Another tangent, my mom went to the shelter to get a dog, she picked out a Very Young Puppy. The puppy got spayed. The puppy got sick. Got parvo. Got coccidia. Went to the emergency vet multiple times, got better, Got sick again, went back to the emergi vets. Now $1100 dollars later the pup is healthy and my mom loves her. THIS is not a story about shelter dogs vs purebred dogs. But about having a Healthy puppy vs an unhealthy one who had a very poor start in life.


----------



## Rowdy (Sep 2, 2007)

If you've found a good breeder you're getting more than just a dog. You're getting someone you can call/email with questions or concerns, someone who can help you with questions about your dog. A good breeder can be invaluable to you in the future. Because of that, I wouldn't try to negotiate a price. I feel that the price reflects getting a dog plus a mentor. 

FWIW we didn't ask the price of either Toby or Cameron before we decided to take them.


----------



## sizzledog (Nov 23, 2008)

NRB said:


> A Very Famous and thus Very Expensive Artist (a Japanese potter who was also a National Treasure) was decorating one day and a patron was there to watch him work. the artist took time and care to ponder his blank canvas, an undecorated pot and then with a rapid movement he placed the glaze in a random pattern. The patron exclaimend you charge $900.00 for a seconds worth of work! The artist replied, "That took me 60 years AND one second to make."

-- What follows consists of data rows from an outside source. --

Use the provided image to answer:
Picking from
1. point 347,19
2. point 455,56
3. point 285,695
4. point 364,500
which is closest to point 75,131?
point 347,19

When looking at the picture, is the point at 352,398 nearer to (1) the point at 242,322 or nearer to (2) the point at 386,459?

What a great story, I'll be sure to remember this one!


----------



## JohnnyBandit (Sep 19, 2008)

looneyfish said:


> I am now getting in touch with Border Terrier breeders and have heard some big swings in price. My husband does not want to pay a ton for a family pet. It isn't that we don't have the money, he just doesn't want to pay it. Is offering $1,000 when the breeder wants $1,300 a really bad idea? I hate negotiating over a living thing. It just feels so wrong and makes me very uncomfortable.
> 
> We are willing to go up, but he wants that to be the first offer.


My first thought is why would you want to? If they are a quality breeder and you want a puppy and can afford it, pay the price.

That being said there are a few different scenarios that might be different.

If you are purchasing a puppy from an upcoming litter or purchasing an 8 week old puppy from a litter on the ground, pay the price and don't negotiate.

If you are looking at an older puppy or young adult that was held back for show or some other purpose but is now for sale, then you might negotiate some.


----------



## NRB (Sep 19, 2009)

sizzledog said:


> What a great story, I'll be sure to remember this one!


Sizzledog. I'm glad ya liked it. The artist/potters name was Shoji Hamada. Here is his Wikipedia entry.
http://en.wikipedia.org/wiki/Shōji_Hamada

And I probably got the details of the story wrong (ie it was really a $500 dollar pot or whatever) but the story itself was true.


----------